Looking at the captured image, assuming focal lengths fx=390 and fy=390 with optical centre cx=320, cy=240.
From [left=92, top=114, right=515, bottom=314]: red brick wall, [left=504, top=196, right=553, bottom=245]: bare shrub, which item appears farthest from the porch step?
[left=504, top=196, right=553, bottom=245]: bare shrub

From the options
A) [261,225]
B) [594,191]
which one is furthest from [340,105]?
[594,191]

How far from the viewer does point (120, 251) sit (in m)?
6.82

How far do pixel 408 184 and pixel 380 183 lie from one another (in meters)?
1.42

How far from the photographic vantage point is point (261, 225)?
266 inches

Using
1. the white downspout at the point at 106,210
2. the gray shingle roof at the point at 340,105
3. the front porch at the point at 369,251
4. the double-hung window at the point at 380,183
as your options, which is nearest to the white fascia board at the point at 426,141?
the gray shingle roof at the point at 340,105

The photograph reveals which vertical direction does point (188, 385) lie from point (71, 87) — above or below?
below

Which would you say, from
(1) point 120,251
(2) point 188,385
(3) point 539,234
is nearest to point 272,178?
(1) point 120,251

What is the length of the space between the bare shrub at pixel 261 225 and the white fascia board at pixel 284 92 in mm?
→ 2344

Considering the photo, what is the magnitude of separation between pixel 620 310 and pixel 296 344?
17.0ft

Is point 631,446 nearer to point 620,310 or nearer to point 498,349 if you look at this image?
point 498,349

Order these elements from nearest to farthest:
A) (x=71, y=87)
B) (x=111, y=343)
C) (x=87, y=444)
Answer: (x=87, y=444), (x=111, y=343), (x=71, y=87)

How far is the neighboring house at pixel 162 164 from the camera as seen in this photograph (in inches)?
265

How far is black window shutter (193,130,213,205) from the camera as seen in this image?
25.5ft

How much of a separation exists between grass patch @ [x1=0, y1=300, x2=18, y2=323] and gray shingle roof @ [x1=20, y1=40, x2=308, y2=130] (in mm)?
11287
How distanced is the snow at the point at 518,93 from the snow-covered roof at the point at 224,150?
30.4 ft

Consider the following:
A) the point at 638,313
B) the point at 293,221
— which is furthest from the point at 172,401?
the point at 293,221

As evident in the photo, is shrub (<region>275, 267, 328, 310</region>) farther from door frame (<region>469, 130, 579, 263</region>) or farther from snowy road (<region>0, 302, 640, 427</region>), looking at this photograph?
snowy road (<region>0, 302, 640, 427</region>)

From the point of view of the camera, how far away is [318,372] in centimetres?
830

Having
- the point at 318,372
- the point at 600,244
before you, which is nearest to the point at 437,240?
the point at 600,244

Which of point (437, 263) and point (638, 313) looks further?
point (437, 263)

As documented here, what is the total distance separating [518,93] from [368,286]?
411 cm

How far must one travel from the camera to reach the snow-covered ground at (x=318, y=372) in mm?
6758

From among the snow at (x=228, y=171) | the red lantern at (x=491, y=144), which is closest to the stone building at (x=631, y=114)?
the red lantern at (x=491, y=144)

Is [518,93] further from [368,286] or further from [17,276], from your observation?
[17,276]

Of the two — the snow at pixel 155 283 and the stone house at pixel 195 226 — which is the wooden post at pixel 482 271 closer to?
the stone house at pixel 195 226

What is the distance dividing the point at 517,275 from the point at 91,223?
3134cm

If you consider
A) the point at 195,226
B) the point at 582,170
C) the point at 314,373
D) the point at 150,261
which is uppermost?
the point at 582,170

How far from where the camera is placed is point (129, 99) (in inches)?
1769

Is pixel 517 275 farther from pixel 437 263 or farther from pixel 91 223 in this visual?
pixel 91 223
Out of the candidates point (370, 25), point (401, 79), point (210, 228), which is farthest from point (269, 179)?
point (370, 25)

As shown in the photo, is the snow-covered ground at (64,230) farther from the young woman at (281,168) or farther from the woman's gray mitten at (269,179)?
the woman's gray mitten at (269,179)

□ □ □

Reproduce all of the lines above word for word, without any changes.

_SOLUTION FOR THIS EXERCISE_:
Looking at the captured image, assuming focal lengths fx=390 and fy=390 with optical centre cx=320, cy=240.
From [left=92, top=114, right=515, bottom=314]: red brick wall, [left=504, top=196, right=553, bottom=245]: bare shrub, which item appears farthest from the porch step?
[left=504, top=196, right=553, bottom=245]: bare shrub

From the options
A) [261,225]
B) [594,191]
which one is furthest from [340,105]?
[594,191]

How far from the viewer does point (120, 251) sit (in m)?
6.82

How far do pixel 408 184 and pixel 380 183 lie from one another (in meters)?
1.42

How far from the photographic vantage point is point (261, 225)?
266 inches

Using
1. the white downspout at the point at 106,210
2. the gray shingle roof at the point at 340,105
3. the front porch at the point at 369,251
4. the double-hung window at the point at 380,183
as your options, which is nearest to the white fascia board at the point at 426,141?
the gray shingle roof at the point at 340,105

The photograph reveals which vertical direction does point (188, 385) lie from point (71, 87) — above or below?
below

Which would you say, from
(1) point 120,251
(2) point 188,385
(3) point 539,234
is nearest to point 272,178?
(1) point 120,251

What is the length of the space between the bare shrub at pixel 261 225 and the white fascia board at pixel 284 92 in mm?
→ 2344

Considering the photo, what is the magnitude of separation between pixel 620 310 and pixel 296 344?
17.0ft

Is point 631,446 nearer to point 620,310 or nearer to point 498,349 if you look at this image?
point 498,349

Order these elements from nearest to farthest:
A) (x=71, y=87)
B) (x=111, y=343)
C) (x=87, y=444)
Answer: (x=87, y=444), (x=111, y=343), (x=71, y=87)

How far is the neighboring house at pixel 162 164 from the camera as seen in this photograph (in inches)?
265

How far is black window shutter (193,130,213,205) from the camera as seen in this image?
25.5ft

How much of a separation exists between grass patch @ [x1=0, y1=300, x2=18, y2=323] and gray shingle roof @ [x1=20, y1=40, x2=308, y2=130] (in mm)?
11287
How distanced is the snow at the point at 518,93 from the snow-covered roof at the point at 224,150?
30.4 ft

Consider the following:
A) the point at 638,313
B) the point at 293,221
— which is furthest from the point at 172,401?
the point at 293,221

As evident in the photo, is shrub (<region>275, 267, 328, 310</region>) farther from door frame (<region>469, 130, 579, 263</region>) or farther from snowy road (<region>0, 302, 640, 427</region>), looking at this photograph?
snowy road (<region>0, 302, 640, 427</region>)

From the point of view of the camera, how far away is [318,372] in centimetres?
830

Having
- the point at 318,372
- the point at 600,244
before you, which is nearest to the point at 437,240?
the point at 600,244

Which of point (437, 263) and point (638, 313) looks further?
point (437, 263)

As documented here, what is the total distance separating [518,93] from [368,286]?
411 cm

How far must one travel from the camera to reach the snow-covered ground at (x=318, y=372) in mm?
6758

From among the snow at (x=228, y=171) | the red lantern at (x=491, y=144), which is closest to the stone building at (x=631, y=114)?
the red lantern at (x=491, y=144)

Is [518,93] further from [368,286] or further from [17,276], from your observation?
[17,276]

Of the two — the snow at pixel 155 283 and the stone house at pixel 195 226 — which is the wooden post at pixel 482 271 closer to?
the stone house at pixel 195 226

What is the distance dividing the point at 517,275 from the point at 91,223?
3134cm

If you consider
A) the point at 195,226
B) the point at 582,170
C) the point at 314,373
D) the point at 150,261
which is uppermost?
the point at 582,170

How far from where the camera is placed is point (129, 99) (in inches)?
1769

Is pixel 517 275 farther from pixel 437 263 or farther from pixel 91 223 in this visual?
pixel 91 223
Out of the candidates point (370, 25), point (401, 79), point (210, 228), which is farthest from point (269, 179)?
point (370, 25)

As shown in the photo, is the snow-covered ground at (64,230) farther from the young woman at (281,168) or farther from the woman's gray mitten at (269,179)?
the woman's gray mitten at (269,179)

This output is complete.